Vanessa entered the viewing date in the computer calendar so Pamela would see it and pushed back in her chair, watching the black dots of cows on the horizon and wondering if Mat was out there this morning. She would email a copy of the calendar to him later on, so he could prepare.
She could walk it to the other barn or even his house. Could deliver the papers from her lawyer at the same time. She sighed. If she knew where he was. She couldn’t very well ask Grandfather about his schedule, and she wasn’t about to go looking for him and have the hands think she was falling in love with the man.
She wasn’t. They had business to talk about. Personal business, but business.
He came around the corner of one barn, tall on the back of a silver-grey horse and Vanessa sat her chin on her palm, watching. He looked so much like part of the scenery here. Like he belonged. If, as Kathleen suggested, Vanessa belonged here, too, how would that work? Mat could be an absentee father from a distance, but from the s
ame ranch? She wouldn’t do that to him. He deserved better.
He turned the horse, hands sure on the reins. The horse responded instantly, just as she responded to him. What was it about the man that made her want to fall in line as one of his admirers?
“If I were twenty years younger … ” Pamela’s voice brought her back to the present. She fanned a hand over her face, like she needed to cool off. “Mat Barnes has had female hearts pumping like oil derricks since he blew into town.”
“I wasn’t. It’s just the scenery.” Vanessa choked on the words.
“Sure. I always get that thin line of sweat at my hairline, too, when I look at trees and shrubbery.” She penciled another visitor onto the wall calendar along with the numbers of two more bulls. “Uh-oh. Vanessa, we’ve got a problem.”
Bigger than obsessing over Mat Barnes? Give her the problem, Vanessa decided. She looked at the calendar and her stomach dropped. Mat had been clear. No more than six bulls to a viewing. There were now ten scheduled for the next afternoon. Damn, damn, damndamndamn.
“I’m so sorry, I should have checked the number of bulls, not just the dates.” Pamela stood frozen beside the desk, wringing her hands together. “I’ll call the buyer back — ”
“No, you won’t. We’ll check the pens first, see if ten bulls can be accommodated. Everything will be fine.” It has to be, she repeated to herself. “Wait here. Keep scheduling for future dates. I’ll be back in a bit.”

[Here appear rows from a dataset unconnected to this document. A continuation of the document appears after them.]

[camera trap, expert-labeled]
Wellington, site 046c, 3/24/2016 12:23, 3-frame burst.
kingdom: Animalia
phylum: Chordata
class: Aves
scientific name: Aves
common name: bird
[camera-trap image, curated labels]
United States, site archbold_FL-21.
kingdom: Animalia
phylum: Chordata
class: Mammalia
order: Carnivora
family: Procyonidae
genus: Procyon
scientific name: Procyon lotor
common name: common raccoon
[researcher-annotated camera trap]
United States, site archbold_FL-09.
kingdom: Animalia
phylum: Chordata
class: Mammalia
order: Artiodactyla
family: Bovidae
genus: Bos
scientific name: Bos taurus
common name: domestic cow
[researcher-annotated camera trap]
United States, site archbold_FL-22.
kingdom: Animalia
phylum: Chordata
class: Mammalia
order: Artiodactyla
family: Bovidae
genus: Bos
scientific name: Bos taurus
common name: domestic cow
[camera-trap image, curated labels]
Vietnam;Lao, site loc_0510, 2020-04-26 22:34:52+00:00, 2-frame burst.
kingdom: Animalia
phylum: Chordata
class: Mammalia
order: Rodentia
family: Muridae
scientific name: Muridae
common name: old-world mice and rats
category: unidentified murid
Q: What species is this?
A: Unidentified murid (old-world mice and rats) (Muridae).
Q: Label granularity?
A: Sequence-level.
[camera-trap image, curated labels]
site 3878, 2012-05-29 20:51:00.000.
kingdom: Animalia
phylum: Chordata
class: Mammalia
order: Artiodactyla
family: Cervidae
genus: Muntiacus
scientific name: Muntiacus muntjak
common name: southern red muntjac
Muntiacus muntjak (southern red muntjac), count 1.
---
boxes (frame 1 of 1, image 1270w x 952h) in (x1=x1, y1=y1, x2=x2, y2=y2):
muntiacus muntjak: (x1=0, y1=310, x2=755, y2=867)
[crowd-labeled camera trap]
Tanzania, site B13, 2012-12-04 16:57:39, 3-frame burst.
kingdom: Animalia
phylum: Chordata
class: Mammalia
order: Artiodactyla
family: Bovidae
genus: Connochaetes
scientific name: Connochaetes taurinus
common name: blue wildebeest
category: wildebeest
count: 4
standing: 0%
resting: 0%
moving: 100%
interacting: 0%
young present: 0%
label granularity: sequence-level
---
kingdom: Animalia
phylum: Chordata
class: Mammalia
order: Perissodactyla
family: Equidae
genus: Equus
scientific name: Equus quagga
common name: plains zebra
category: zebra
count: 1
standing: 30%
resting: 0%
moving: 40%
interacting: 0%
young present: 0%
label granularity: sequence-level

Keys to one of the trucks hung on the wall. Vanessa grabbed the ring and headed outside. She stopped cold once in the truck. Three pedals on the floor and a long shifter. She had no idea how to drive a stick shift. Okay, couldn’t be that difficult.
Vanessa turned the key in the ignition but the engine only clicked. She tried again. Click, click, click. Obviously something more than turning a key had to happen. Maybe the third pedal? She pushed it down, turned the key and the engine roared to life. She could do this. She’d seen movies with people driving stick shifts. They hit the gas, pulled hard on the shifter and drove. Easy peasy.